Sebenarnya tidak salah jika
dibilang megapixel memengaruhi kualitas, tetapi harus dalam skala besar.
Megapixel mencakup luas sensor. Karena itu, untuk mendapatkan detail
yang 2x lebih baik secara teori Anda membutuhkan nilai megapixel yang 4x
lebih besar. Misal sebelumnya 10 megapixel, Anda membutuhkan 40
megapixel. Ini berlaku untuk kamera dengan tipe yang sekelas.
Jadi,
apa memang Anda membutuhkan extra 2 megapixel pada foto Anda?
Kemungkinan besar jawabannya “Tidak”. Kamera saku terkini rata-rata
memiliki 12 megapixel, sementara DSLR memiliki 15 megapixel.
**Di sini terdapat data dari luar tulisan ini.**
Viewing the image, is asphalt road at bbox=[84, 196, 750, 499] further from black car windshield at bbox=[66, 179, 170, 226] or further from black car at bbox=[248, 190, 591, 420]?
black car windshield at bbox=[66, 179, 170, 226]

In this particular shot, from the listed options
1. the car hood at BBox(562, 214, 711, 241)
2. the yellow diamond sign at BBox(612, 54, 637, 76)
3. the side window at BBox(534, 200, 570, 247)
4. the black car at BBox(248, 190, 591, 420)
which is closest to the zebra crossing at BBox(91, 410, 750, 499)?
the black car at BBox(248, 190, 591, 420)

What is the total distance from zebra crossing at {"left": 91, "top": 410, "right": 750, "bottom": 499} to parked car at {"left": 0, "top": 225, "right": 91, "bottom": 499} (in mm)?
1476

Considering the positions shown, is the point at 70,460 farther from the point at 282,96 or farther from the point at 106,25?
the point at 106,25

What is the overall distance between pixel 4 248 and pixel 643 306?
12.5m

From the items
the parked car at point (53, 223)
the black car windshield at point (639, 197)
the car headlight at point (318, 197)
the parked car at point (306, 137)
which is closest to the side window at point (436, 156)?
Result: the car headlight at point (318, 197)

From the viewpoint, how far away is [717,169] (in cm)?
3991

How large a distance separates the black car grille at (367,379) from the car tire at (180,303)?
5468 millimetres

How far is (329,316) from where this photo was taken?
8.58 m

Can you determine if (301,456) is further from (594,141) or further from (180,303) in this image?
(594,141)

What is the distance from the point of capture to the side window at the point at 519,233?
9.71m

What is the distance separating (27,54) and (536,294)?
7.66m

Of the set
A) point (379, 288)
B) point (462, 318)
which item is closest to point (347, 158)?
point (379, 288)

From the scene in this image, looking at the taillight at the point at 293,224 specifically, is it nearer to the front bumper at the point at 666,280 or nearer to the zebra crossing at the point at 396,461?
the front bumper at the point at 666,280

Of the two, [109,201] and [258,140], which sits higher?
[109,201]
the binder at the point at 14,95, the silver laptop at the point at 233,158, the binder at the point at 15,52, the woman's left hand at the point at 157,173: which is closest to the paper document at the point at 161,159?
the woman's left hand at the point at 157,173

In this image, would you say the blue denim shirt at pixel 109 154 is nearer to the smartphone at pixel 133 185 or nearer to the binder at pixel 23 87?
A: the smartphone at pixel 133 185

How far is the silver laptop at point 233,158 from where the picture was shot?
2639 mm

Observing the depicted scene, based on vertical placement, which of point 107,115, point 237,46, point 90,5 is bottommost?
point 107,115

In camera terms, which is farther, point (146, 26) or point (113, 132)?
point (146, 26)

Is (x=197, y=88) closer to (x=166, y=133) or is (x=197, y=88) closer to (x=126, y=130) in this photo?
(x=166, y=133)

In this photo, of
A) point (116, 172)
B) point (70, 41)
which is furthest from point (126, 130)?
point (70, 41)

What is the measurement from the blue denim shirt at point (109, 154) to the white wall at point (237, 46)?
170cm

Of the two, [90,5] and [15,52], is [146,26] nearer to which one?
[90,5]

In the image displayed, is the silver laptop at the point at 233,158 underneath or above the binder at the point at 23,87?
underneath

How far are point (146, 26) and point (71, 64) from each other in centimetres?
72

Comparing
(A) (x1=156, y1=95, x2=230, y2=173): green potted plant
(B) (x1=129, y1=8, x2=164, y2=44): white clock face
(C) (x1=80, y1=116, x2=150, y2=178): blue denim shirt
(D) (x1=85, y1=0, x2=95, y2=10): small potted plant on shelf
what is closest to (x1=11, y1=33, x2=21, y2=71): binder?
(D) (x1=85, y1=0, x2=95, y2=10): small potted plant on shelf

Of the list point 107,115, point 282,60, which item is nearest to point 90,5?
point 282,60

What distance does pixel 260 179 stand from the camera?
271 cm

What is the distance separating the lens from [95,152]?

Kedua nilai
ini sudah sangat tinggi dan extra 2 megapixel tidak akan memberikan
perbedaan yang signifikan.
2. ISO 5000! ISO 10000!
Setelah
melewati fasa “Perang Megapixel”, produsen kamera kini memasuki fasa
“Perang ISO”. Ya, ISO, yang merupakan satuan sensitivitas kamera,
didorong sampai batas-batas tidak masuk akal. Salvo pertama dimulai oleh
Nikon dengan D3S yang dapat memotret sampai ISO 102.400, sekitar 32x
lipat lebih tinggi dari kamera normal. Semakin ke sini, semakin banyak
kamera saku yang menjanjikan pemotretan sampai ISO 3200 atau ISO 6400.
Kami
tidak mengatakan bahwa ISO tinggi itu buruk. Pada saat gempa di Padang
2009 lalu, semua listrik mati sehingga banyak jurnalis yang merasakan
manfaat ISO tinggi saat dokumentasi seperti pada foto ini. Tetapi, yang
mereka gunakan adalah kamera puluhan juta rupiah. Pada kamera saku
dengan harga 3 juta rupiah, kemungkinan besar kamera hanya dapat
memotret secara efektif sampai ISO800. Memang Anda dapat mengubah ke
angka yang lebih tinggi, tetapi bukan berarti kamera akan memberikan
hasil bagus.
3. Anda butuh lensa telephoto
Setelah
membeli DSLR Anda, seorang petugas toko yang baik akan menawarkan
tambahan lensa telephoto. “Baik” dalam arti baik dalam menjual, bukan
berarti baik ke pelanggan. Jika Anda termakan bujukan ini, kemungkinan
besar Anda akan menukar lensa tersebut dalam beberapa bulan dengan lensa
yang lebih mahal lagi.
Lensa telephoto memungkinkan Anda
memotret objek-objek jauh dengan detail. Namun, jika Anda salah memilih
lensa, efektivitas lensa tele menjadi terbatas. Sebuah survei mengatakan
bahwa 90% penggunaan kamera dilakukan dalam ruangan atau saat malam
hari, yang berarti kondisi pencahayaan tidak ideal. Jika anda memilih
lensa telephoto yang terjangkau, kisaran 2-3 juta rupiah, maka lensa itu
biasanya tidak dirancang untuk penggunaan dengan cahaya kurang. Dalam
kondisi pencahayaan tidak ideal, lensa tele terjangkau biasanya memberi
respon lambat atau gambar yang blur. Jika ingin telephoto yang yang
baik, bersiaplah mengeluarkan uang 2-4 kali lipat nilai tersebut. Dengan
dana sekian besar, Anda bisa mendapatkan lensa tele dengan aperture
besar dan Anti Shake (peredam getar). Jadi, sudah cukup dong? Tidak
juga, Anda perlu mengingat mitos berikutnya…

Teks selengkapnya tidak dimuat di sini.